Which of the lines below contain the word "dark"? Pull out each one and copy it in full.
— BEGIN Given records —
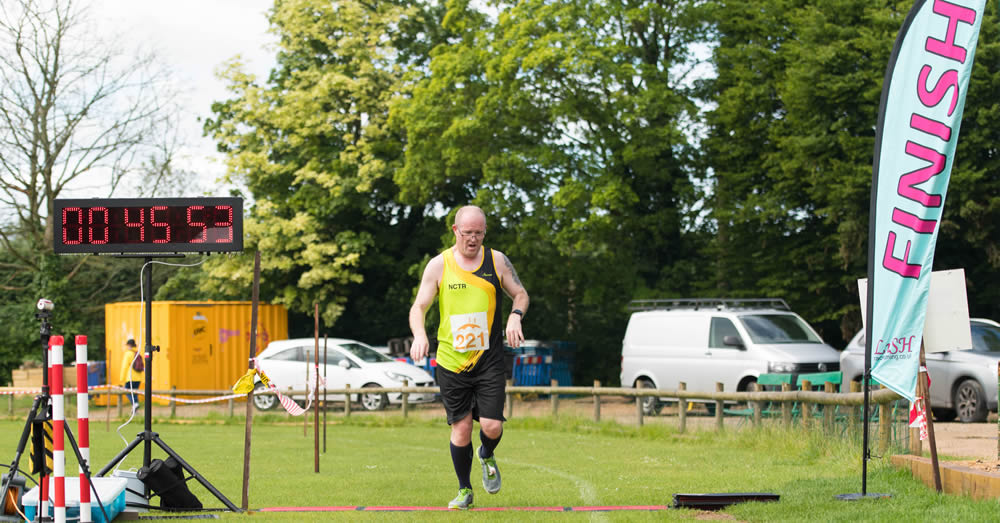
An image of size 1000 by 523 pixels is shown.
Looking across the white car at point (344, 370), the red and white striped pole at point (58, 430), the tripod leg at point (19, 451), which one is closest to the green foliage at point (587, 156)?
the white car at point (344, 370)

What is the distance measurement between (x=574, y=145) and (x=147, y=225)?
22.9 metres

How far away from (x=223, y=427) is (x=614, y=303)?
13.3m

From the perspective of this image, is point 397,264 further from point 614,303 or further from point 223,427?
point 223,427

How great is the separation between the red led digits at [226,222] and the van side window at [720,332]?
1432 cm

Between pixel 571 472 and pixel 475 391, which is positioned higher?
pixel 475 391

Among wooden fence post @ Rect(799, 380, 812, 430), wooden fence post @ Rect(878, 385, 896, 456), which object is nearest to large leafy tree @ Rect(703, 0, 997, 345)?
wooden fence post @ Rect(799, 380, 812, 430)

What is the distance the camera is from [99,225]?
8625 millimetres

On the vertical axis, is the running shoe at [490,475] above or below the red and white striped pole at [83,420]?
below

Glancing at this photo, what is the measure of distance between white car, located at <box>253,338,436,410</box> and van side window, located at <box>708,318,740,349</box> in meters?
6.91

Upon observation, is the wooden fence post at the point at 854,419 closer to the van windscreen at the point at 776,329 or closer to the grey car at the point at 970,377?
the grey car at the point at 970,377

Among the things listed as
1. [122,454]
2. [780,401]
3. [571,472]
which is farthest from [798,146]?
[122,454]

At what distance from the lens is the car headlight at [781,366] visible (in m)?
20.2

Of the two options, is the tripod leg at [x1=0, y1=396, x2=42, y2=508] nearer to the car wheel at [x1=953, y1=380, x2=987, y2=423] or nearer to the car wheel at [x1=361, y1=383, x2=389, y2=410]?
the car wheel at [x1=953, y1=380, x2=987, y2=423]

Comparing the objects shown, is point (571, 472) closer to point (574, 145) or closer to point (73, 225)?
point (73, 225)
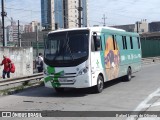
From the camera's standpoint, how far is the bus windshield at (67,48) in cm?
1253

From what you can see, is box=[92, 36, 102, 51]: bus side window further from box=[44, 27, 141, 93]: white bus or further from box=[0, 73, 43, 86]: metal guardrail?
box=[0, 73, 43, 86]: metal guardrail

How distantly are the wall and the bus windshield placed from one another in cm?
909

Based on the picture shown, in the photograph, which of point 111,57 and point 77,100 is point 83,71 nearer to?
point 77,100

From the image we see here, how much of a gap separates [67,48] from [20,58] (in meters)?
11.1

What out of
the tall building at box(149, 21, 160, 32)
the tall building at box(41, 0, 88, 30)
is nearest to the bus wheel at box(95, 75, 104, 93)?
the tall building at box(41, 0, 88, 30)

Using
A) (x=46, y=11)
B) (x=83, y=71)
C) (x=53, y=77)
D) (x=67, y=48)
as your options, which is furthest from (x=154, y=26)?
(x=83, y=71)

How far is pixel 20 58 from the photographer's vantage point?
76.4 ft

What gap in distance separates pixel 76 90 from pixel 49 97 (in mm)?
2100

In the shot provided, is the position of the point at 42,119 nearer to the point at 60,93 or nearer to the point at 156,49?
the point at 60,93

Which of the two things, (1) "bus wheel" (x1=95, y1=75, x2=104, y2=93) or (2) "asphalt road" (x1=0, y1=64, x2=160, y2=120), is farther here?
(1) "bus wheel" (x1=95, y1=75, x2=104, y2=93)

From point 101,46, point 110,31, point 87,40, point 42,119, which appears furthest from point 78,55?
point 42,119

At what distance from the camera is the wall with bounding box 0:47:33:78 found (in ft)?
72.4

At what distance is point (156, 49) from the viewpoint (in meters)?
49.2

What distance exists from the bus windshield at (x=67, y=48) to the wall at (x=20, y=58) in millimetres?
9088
— END Given records —
— BEGIN Given records —
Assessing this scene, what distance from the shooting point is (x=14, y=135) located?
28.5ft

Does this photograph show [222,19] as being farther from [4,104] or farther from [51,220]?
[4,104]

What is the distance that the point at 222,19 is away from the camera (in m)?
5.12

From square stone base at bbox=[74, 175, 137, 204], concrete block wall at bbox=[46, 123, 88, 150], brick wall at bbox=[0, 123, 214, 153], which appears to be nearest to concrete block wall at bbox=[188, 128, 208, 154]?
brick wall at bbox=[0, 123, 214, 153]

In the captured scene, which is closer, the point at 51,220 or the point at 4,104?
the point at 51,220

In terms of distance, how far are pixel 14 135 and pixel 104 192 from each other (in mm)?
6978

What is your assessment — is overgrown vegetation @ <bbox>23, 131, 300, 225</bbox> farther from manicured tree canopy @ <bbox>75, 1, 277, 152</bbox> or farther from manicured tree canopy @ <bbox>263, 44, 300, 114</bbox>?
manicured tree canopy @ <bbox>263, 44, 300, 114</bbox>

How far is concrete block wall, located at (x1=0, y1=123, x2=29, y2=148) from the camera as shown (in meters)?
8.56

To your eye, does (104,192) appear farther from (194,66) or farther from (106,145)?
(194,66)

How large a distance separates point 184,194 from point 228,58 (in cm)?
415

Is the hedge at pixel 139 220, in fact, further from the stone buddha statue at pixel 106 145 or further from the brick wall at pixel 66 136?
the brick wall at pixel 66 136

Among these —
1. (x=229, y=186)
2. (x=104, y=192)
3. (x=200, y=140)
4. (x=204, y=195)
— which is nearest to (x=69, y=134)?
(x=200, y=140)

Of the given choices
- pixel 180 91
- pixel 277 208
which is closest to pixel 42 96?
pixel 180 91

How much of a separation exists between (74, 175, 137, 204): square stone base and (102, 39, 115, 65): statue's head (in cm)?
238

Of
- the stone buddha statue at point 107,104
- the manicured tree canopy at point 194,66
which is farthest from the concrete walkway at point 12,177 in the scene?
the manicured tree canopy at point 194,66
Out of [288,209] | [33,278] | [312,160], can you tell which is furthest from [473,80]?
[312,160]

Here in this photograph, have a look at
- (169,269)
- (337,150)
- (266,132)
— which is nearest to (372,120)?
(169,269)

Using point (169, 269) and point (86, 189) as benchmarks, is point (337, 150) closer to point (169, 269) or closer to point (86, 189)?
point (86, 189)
— END Given records —
— BEGIN Given records —
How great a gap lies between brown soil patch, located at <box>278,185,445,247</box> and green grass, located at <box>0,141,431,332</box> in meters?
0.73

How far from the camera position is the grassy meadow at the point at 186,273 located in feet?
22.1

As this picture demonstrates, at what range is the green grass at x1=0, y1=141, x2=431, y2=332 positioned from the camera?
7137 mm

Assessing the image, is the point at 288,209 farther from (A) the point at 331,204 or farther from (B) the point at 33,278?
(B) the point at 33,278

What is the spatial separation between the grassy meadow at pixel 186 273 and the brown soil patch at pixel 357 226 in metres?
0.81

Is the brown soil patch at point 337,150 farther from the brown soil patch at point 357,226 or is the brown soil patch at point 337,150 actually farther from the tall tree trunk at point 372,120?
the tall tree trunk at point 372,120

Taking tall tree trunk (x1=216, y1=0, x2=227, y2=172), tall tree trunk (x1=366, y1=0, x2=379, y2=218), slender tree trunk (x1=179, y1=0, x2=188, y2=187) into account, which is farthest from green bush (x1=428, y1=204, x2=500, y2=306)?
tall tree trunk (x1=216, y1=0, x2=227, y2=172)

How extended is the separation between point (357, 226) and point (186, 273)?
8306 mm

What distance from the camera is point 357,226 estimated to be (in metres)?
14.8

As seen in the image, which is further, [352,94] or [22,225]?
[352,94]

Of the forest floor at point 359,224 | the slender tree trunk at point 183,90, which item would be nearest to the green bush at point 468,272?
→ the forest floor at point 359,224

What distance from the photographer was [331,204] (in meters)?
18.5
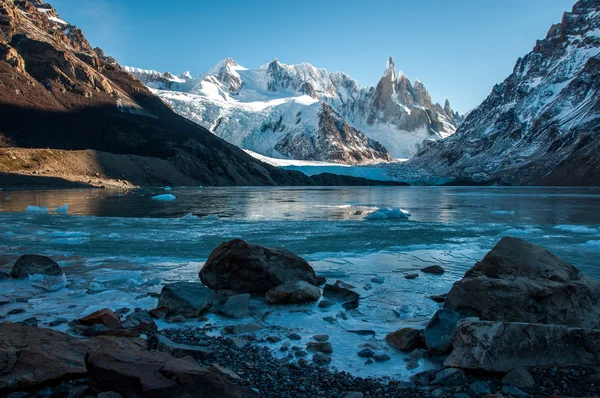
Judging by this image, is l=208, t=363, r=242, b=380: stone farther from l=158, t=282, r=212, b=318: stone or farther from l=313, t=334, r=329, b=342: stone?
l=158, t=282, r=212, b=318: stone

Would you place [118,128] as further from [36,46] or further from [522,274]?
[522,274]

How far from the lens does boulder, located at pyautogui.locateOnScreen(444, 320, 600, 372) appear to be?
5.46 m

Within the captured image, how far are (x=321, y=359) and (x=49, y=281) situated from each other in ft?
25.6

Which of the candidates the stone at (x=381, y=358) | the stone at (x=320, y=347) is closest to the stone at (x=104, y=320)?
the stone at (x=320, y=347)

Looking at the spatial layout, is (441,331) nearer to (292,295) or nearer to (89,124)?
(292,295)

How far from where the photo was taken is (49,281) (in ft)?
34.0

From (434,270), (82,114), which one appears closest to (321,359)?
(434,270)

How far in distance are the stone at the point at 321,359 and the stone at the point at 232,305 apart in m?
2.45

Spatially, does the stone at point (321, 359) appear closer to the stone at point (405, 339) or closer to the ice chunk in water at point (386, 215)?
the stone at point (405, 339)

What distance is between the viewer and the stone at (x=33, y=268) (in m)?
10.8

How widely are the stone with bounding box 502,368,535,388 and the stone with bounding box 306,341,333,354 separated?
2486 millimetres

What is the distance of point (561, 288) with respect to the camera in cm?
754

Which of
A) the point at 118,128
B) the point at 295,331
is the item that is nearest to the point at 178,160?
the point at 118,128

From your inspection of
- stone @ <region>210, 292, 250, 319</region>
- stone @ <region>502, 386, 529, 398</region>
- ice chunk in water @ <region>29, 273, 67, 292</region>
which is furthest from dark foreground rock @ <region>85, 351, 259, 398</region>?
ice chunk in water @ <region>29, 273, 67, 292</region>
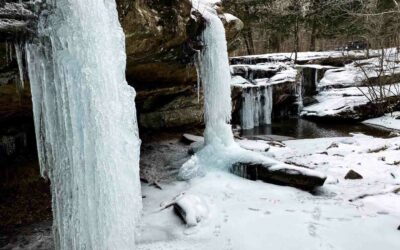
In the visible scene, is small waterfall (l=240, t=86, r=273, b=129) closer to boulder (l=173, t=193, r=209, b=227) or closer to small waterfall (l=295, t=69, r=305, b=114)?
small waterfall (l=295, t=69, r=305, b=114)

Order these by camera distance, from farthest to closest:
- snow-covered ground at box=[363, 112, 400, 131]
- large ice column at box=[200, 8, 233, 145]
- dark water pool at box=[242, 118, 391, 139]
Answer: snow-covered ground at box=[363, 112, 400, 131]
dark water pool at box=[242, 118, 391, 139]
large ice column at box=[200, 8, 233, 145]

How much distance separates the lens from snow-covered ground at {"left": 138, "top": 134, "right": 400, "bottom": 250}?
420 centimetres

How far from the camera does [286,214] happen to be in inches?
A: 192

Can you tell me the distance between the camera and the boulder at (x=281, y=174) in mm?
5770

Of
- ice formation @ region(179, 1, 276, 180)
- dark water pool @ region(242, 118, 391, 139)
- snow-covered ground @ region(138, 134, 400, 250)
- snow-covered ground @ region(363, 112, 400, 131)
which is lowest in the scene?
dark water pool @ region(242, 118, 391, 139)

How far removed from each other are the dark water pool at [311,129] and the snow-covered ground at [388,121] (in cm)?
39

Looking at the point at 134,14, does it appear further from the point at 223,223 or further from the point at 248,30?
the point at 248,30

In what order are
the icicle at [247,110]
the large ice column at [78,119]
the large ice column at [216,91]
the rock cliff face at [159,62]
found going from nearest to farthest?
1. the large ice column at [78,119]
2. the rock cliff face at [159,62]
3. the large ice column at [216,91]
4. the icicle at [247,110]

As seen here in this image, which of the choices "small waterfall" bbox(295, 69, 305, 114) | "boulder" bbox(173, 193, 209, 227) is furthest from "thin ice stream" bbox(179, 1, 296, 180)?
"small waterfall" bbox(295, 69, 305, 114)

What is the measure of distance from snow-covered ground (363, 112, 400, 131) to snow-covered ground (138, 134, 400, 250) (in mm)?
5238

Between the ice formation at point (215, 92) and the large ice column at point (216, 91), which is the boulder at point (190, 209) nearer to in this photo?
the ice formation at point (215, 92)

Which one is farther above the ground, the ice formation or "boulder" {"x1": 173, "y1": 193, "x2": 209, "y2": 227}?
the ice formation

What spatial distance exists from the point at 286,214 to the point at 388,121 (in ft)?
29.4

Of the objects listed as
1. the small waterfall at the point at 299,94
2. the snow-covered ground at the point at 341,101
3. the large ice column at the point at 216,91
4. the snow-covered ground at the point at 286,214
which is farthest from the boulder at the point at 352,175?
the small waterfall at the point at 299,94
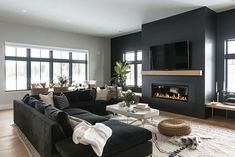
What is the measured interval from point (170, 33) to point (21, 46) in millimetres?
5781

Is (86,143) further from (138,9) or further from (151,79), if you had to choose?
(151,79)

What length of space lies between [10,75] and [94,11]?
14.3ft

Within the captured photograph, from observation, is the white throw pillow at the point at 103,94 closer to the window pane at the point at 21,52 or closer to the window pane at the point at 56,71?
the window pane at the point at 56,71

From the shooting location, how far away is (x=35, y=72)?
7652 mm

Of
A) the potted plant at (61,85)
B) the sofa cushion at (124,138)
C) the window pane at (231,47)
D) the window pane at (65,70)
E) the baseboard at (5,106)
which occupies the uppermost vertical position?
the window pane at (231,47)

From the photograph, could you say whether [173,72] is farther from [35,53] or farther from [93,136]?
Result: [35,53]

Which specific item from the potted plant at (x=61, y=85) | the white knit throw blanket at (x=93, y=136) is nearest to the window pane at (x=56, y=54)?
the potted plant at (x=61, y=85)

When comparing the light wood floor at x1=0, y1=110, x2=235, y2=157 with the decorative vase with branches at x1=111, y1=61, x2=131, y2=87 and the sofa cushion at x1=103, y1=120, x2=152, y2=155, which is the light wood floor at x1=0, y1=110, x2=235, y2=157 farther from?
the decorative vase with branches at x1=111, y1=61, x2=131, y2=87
— END Given records —
• **Task result**
which is furthest from dark foreground rock @ <region>85, 351, 259, 398</region>?
- dark water pool at box=[242, 118, 391, 139]
dark water pool at box=[242, 118, 391, 139]
- dark water pool @ region(242, 118, 391, 139)
dark water pool @ region(242, 118, 391, 139)
How far removed from each other are the dark water pool at [311,129] and the snow-covered ground at [388,121] (in cm)?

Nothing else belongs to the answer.